Exercise passage:
XBRL: An Interview with Neal Hannon (Part 3)

Neal Hannon is an XBRL consultant and the former Director, Financial Reporting Technologies for the Financial Accounting Foundation (FAF). Prior to joining the FAF, Neal was a member of the accounting departments at the University of Hartford and Bryant University. In addition, he has held various controllership positions with companies such as United Technologies and Monsanto. Active in the XBRL community since 2000, he served on the first XBRL US steering committee and has written over 60 articles on XBRL. You can contact him by email.
 
This is the third  and final installment of a three-part interview (Part 1 has questions one to four, Part 2 has five to eight.)

 
(9) In your article Why the SEC Is Bullish on XBRL, published in January 2006, you noted that the enhanced review of periodic disclosures under Section 408 of the Sarbanes-Oxley Act (SOX) was another factor propelling the SEC to support  interactive data. Three years hence, how important do you feel this element has been in driving the SEC’s actions?

 
Very significant. The SEC is required by SOX each year to report progress on Section 408 to Congress. Section 408 requires each SEC filer to be thoroughly reviewed once every three years. The SEC’s annual report gives some detail regarding this requirement, but with the number and length of current filings growing rapidly with each passing day, manual systems just cannot keep up. The SEC has two strong principles guiding all its activities: the first is capital market protection, and the second is investor protection. They cannot perform either task with excellence without help from electronic submissions. 
 
XBRL, a clear and strong initiative under Chairman Cox, becomes increasingly important in today’s environment. The regulatory environment is swiftly moving toward stronger checks and balances, and the SEC is caught right in the middle. The new SEC Chair, Mary L. Schapiro, has prior experience at both the SEC and at the Commodities Futures Trading Commission. There has also been talk of combining and consolidating regulatory bodies. XBRL should be the key to establishing a common method for collecting and analyzing all compliance-related data.

Recorded information:
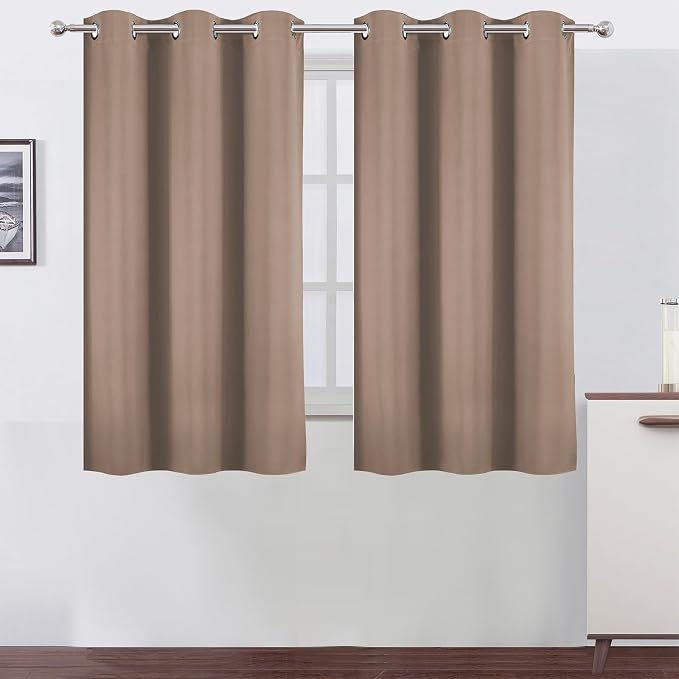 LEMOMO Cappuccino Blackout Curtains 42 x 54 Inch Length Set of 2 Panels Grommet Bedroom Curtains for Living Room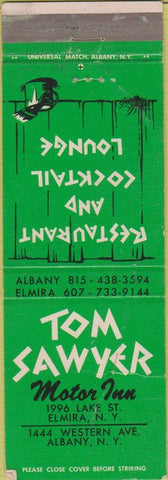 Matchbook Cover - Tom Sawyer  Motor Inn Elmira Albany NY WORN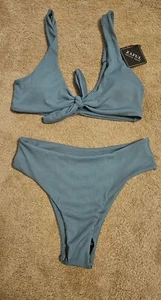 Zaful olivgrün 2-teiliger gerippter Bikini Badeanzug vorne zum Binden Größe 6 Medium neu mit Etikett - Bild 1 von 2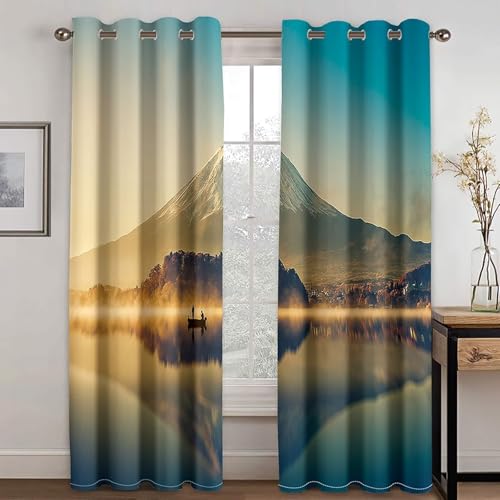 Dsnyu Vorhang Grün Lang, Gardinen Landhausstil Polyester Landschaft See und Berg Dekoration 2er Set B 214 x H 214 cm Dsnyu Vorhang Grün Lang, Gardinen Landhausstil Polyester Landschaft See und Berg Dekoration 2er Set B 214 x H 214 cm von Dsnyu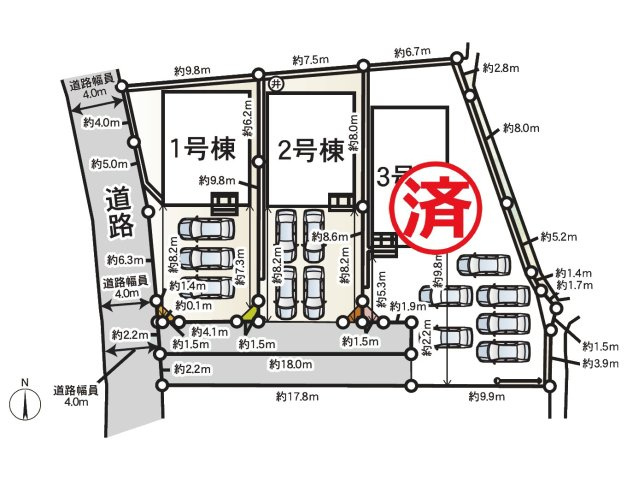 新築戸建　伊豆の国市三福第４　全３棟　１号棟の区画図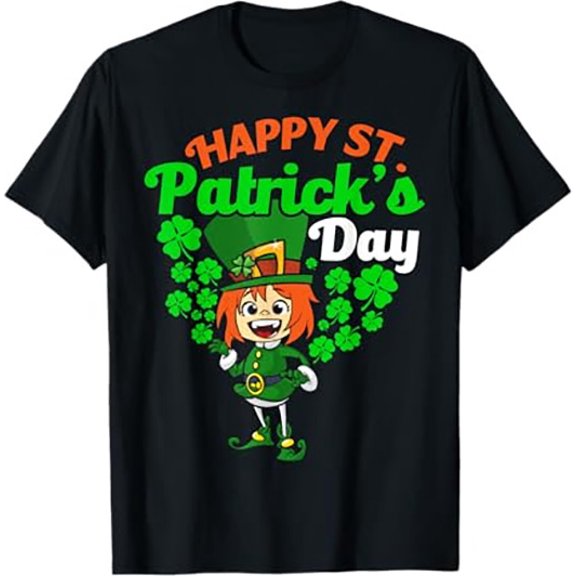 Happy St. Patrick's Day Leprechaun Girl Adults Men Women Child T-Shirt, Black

Exercise requirements:
1: Echo the interview's text from "XBRL: An Interview" to "him by email.".
2: According to the interview, how often does Section 408 require each SEC filer to be thoroughly reviewed?

Solutions by task:
1:
XBRL: An Interview with Neal Hannon (Part 3)

Neal Hannon is an XBRL consultant and the former Director, Financial Reporting Technologies for the Financial Accounting Foundation (FAF). Prior to joining the FAF, Neal was a member of the accounting departments at the University of Hartford and Bryant University. In addition, he has held various controllership positions with companies such as United Technologies and Monsanto. Active in the XBRL community since 2000, he served on the first XBRL US steering committee and has written over 60 articles on XBRL. You can contact him by email.

2: Once every three years.